I also know that we cannot begin to answer that question until those of us who are Christian, or Muslim or Jew have answered for ourselves what it means to be a Christian or Muslim or Jew. And we may come up with different answers! Christ leads Christians to answers that we know are not always easy. Christ leads us to look further than the immediate good and reconcile the immediate with the eternal. Jesus could have been a great Messiah in the way that David was, but he wouldn’t have been the Messiah that God called him to be. He wouldn’t have been the Incarnate Word of God.

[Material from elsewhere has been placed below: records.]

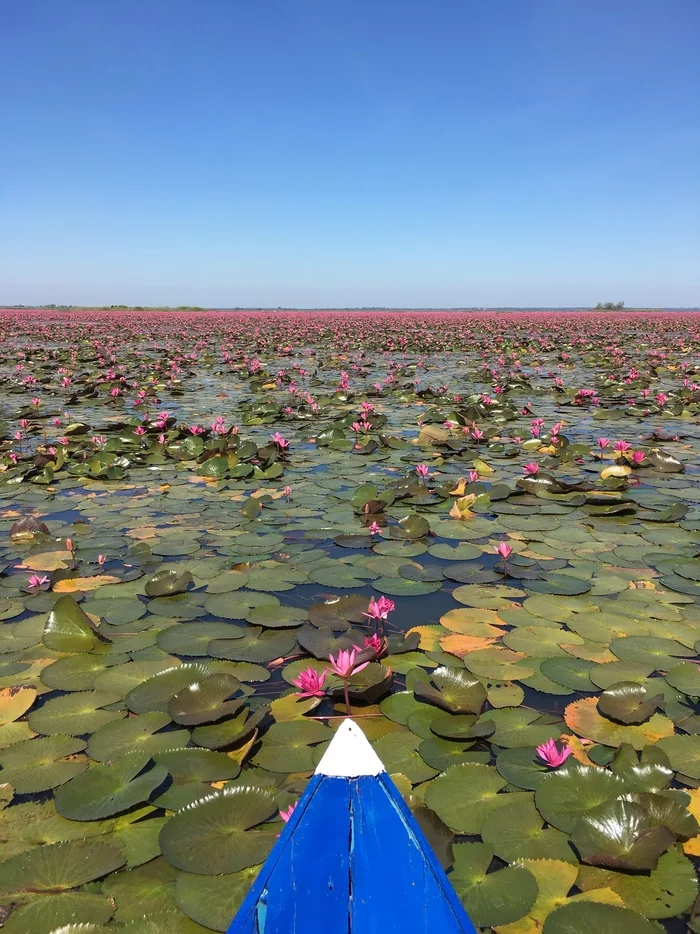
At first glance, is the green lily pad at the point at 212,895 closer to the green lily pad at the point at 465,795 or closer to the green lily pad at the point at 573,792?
the green lily pad at the point at 465,795

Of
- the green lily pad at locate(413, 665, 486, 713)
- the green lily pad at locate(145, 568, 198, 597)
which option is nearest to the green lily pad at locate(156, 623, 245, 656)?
the green lily pad at locate(145, 568, 198, 597)

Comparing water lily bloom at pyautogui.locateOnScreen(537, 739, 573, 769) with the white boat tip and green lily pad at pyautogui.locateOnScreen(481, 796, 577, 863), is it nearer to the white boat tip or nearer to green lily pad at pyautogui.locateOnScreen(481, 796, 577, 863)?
green lily pad at pyautogui.locateOnScreen(481, 796, 577, 863)

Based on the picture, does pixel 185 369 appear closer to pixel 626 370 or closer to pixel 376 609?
pixel 626 370

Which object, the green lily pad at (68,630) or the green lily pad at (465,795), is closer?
the green lily pad at (465,795)

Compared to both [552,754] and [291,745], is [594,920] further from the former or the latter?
[291,745]

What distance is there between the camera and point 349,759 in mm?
938

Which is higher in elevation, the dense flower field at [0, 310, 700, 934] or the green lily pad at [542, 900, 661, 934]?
the green lily pad at [542, 900, 661, 934]

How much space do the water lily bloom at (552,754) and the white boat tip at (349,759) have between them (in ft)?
3.10

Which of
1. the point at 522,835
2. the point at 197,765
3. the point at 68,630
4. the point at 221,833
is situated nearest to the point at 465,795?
the point at 522,835

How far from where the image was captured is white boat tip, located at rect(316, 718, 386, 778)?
93 centimetres

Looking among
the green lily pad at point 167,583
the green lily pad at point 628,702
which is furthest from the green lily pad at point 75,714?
the green lily pad at point 628,702

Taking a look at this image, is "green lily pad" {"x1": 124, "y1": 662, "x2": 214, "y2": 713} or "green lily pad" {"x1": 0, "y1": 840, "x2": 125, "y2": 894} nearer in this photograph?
"green lily pad" {"x1": 0, "y1": 840, "x2": 125, "y2": 894}

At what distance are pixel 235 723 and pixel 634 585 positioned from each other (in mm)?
2018

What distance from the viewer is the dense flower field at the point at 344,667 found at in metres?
1.38
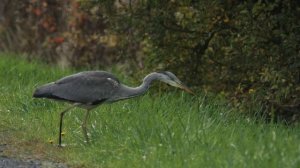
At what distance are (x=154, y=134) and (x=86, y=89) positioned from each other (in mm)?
1296

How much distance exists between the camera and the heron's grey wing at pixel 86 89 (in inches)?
392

In the same way, I don’t have to ask if I am a father. I know the answer to that. What I have to ask is "what kind of father am I going to be?" Am I going to be the kind of father that wants his children to be safe, so never lets them play outside with other children? I don’t want to be that kind of father. I want my children to grow, trust and become helpful people in this life. Do I want my children protected from dangerous people, in this country, in this community and around the world? Of course I do. Does that mean that we have to actively search for and stop the people who would seek to do us harm? We could try to shut ourselves off from the world, but that would be like not letting my little girls go out and play at the park, not a very appealing answer. If we live in the world we have to deal with all of the people in the world, whether in our community or around the globe.

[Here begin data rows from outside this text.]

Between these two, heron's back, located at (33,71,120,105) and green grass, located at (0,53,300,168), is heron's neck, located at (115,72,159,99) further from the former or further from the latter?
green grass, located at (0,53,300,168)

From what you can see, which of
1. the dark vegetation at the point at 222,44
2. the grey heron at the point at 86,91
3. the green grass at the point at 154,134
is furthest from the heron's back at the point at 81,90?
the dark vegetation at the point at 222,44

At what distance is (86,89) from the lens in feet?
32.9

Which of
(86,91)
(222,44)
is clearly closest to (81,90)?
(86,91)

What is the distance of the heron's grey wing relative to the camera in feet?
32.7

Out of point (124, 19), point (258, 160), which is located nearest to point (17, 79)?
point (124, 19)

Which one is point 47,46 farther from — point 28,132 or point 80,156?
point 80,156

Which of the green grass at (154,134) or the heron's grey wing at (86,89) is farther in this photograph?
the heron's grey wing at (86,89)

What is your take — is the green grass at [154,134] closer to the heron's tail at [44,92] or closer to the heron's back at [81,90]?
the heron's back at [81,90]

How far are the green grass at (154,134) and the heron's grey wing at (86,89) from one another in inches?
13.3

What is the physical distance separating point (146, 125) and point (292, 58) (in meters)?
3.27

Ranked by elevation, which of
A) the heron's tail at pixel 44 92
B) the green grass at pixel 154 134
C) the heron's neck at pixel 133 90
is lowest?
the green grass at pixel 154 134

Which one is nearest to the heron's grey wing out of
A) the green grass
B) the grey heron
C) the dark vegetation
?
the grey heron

There are no easy answers. That is what today’s lesson is about in both Genesis and Matthew. There are hard questions of "what kind of Messiah did Jesus choose to be?" and thus, "what kind of Christians are we called to be?"

What we do know is that we have an example to follow. Jesus shows us that the way to struggle with temptation is to remember who we are and whose we are. We are beloved children of God, God’s heirs to spread the good news of freedom to the captive and nourishment to the hungry. What kind of Messiah did Jesus choose to be? The kind that knew his Father’s love would conquer sin and death. And then he went to his death on the cross.